Whatever you do, do not bring your local currency as there are no facilities for currency exchange. We were astounded to find that there are no travel agencies or exchange bureaus and we had to laugh when we asked the bank to change money – they said they would have to send it away and it could take up to five weeks before we could receive the equivalent in dollars.

With the arrival of our Social Security Number we were finally able to lease a car and we then had the fun of arranging insurance. It is essential you take evidence of no claims with you and obtain insurance within thirty days of arrival in America. We were stung badly by our delay such that we are paying many hundreds of dollars per month which takes a significant chuck out of our income.

Another thing that you can arrange if you obtain your visas early is for the work permit for your spouse. Our visas included the ability for us to apply for a work permit but we did not appreciate that it would cost us so much or that it would still take so long.

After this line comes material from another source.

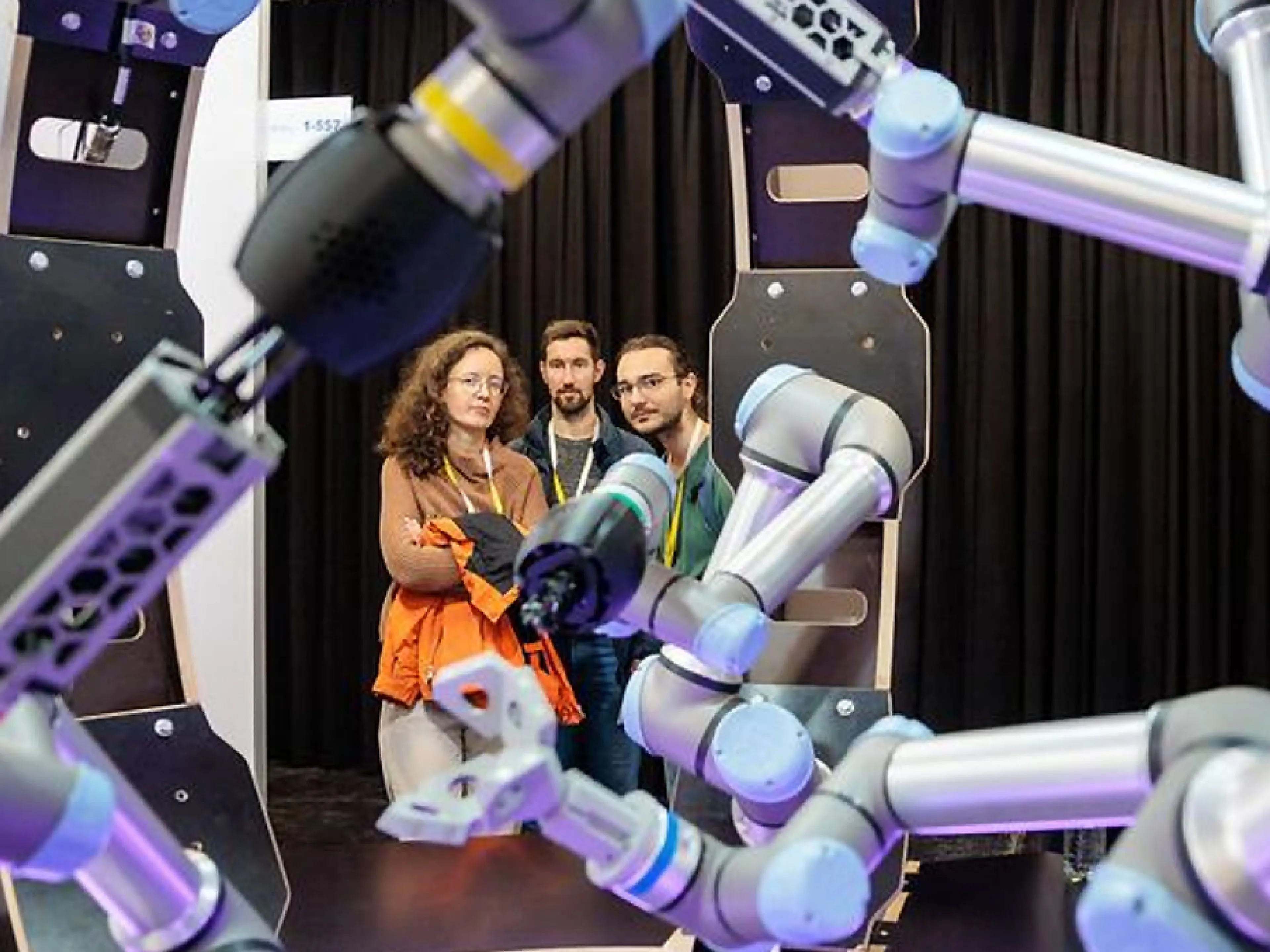 Ende Januar 2026 findet erstmals eine All About Automation in Berlin statt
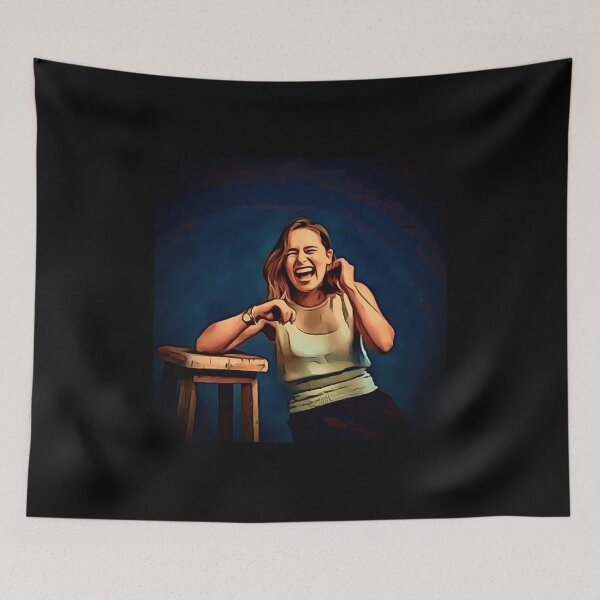 Item preview, Emilia Clarke designed and sold by littledinosaurs.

The above can really be summarized quite simply in the advice to start your plans to move to America early and arrange as much as possible before you travel. When you obtain your visas then immediately apply for a social security number and a work permit for your spouse. Arrive with these documents and the proof of no-claims on your vehicle insurance. With these and hopefully a home waiting for you to move into, then you will be much more able to enjoy the adventure of new experiences in the land of ‘yes we can’.